- EXCERPTED PASSAGE -
* start *

# There's a deer in the road...no there's not!



## woodysoutdoors (May 18, 2007)

My husband, still sick, but feeling a little better decided to treat us to red lobster this eve. After dinner we decided to take our girls to Sharon Ave to see the wonderful christmas display. Anyway, on our way there the road veirs to the right quickly. You can either go straight up a large hill or vier right. As we went right, from the very back seat of our van, we hear my 7 yr old daughter yell "there's a deer! It's right in the middle of the road." My husband replys with "NO there's not!" Demanding she is right she says "yes there is! It's right in the middle of the road!" So we quickly stop, turn around and go up the hill. Just as we turned to go up the hill sure enough there was a deer and not just 1 but 3 deer.

* end *

- GOAL 1 -
Duplicate the deer story starting at "My husband, still" and ending at "but 3 deer.".
- GOAL 2 -
In the deer story, how many deer were in the road when the family turned to go up the hill?
- GOAL 3 -
Take the deer story further, picking up right after its last sentence.

[Saved data entries]

* start *

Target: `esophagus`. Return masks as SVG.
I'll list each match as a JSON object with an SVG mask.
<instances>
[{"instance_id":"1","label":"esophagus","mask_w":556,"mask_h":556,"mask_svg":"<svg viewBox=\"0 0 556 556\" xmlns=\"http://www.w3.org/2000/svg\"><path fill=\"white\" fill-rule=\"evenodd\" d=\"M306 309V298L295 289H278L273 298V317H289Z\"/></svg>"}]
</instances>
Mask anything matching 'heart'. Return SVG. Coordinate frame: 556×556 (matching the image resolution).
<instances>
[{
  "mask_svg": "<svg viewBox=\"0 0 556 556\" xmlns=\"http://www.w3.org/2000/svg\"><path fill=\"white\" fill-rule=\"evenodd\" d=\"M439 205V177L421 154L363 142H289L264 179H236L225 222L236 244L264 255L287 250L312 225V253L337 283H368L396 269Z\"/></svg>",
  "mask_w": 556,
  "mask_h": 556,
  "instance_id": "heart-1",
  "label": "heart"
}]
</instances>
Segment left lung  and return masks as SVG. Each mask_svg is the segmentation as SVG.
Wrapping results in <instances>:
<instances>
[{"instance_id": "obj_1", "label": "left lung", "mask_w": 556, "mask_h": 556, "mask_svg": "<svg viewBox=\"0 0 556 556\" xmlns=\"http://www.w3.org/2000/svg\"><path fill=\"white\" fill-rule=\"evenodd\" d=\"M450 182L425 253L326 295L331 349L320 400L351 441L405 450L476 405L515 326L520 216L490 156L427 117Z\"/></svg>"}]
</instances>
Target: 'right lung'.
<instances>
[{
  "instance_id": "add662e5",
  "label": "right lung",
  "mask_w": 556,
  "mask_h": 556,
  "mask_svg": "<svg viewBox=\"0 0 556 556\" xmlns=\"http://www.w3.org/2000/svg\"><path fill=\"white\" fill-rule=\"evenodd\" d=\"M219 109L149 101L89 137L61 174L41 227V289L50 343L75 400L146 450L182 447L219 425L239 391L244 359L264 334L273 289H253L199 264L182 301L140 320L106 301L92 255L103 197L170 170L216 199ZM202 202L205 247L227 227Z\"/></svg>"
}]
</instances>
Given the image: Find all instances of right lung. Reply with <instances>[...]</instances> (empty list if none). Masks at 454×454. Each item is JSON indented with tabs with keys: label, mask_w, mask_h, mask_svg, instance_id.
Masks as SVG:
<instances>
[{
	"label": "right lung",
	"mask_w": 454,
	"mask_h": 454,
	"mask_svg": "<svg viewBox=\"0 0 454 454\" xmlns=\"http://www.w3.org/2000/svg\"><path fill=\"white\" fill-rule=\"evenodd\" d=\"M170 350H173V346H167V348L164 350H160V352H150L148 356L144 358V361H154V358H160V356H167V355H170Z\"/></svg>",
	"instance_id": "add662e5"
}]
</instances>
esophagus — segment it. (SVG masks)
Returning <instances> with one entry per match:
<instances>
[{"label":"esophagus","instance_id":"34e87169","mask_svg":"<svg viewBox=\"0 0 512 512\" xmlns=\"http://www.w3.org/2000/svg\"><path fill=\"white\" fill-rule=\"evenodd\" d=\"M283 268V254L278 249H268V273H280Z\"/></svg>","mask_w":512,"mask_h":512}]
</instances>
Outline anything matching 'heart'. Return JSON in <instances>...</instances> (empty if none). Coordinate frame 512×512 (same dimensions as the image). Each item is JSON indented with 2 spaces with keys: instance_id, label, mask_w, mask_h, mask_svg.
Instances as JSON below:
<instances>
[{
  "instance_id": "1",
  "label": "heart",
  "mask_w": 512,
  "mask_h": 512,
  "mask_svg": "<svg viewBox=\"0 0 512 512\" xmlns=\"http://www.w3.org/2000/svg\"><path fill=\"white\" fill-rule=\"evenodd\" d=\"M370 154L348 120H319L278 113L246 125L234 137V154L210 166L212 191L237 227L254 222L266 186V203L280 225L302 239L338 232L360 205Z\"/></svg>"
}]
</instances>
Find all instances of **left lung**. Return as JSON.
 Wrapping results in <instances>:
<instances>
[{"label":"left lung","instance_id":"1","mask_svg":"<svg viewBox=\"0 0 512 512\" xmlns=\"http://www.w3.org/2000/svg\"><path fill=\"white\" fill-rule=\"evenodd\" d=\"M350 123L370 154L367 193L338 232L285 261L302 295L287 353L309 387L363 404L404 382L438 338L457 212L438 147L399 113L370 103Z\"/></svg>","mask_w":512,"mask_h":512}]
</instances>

* end *

- EXPECTED OUTPUT 1 -
My husband, still sick, but feeling a little better decided to treat us to red lobster this eve. After dinner we decided to take our girls to Sharon Ave to see the wonderful christmas display. Anyway, on our way there the road veirs to the right quickly. You can either go straight up a large hill or vier right. As we went right, from the very back seat of our van, we hear my 7 yr old daughter yell "there's a deer! It's right in the middle of the road." My husband replys with "NO there's not!" Demanding she is right she says "yes there is! It's right in the middle of the road!" So we quickly stop, turn around and go up the hill. Just as we turned to go up the hill sure enough there was a deer and not just 1 but 3 deer.

- EXPECTED OUTPUT 2 -
Three deer.

- EXPECTED OUTPUT 3 -
Now you have got to be kidding me. We spent hours on end in the woods not seeing a thing and here we are on sharon ave in the middle of zanesville just a hill up from downtown and there are 3 deer. 

Just thought I'd sahre our story. It was a fun, adventurous night. We had a great dinner, saw some deer and took in some christmas lights.


----------



## creekcrawler (Oct 5, 2004)

Just a teaser, our backyard last feb...


----------



## woodysoutdoors (May 18, 2007)

ahhh man you're killing me! LOL TY for sharing.


----------



## jason454ci (Dec 27, 2005)

I see tons of deer here in town. Getting to be way to many of them thats for sure.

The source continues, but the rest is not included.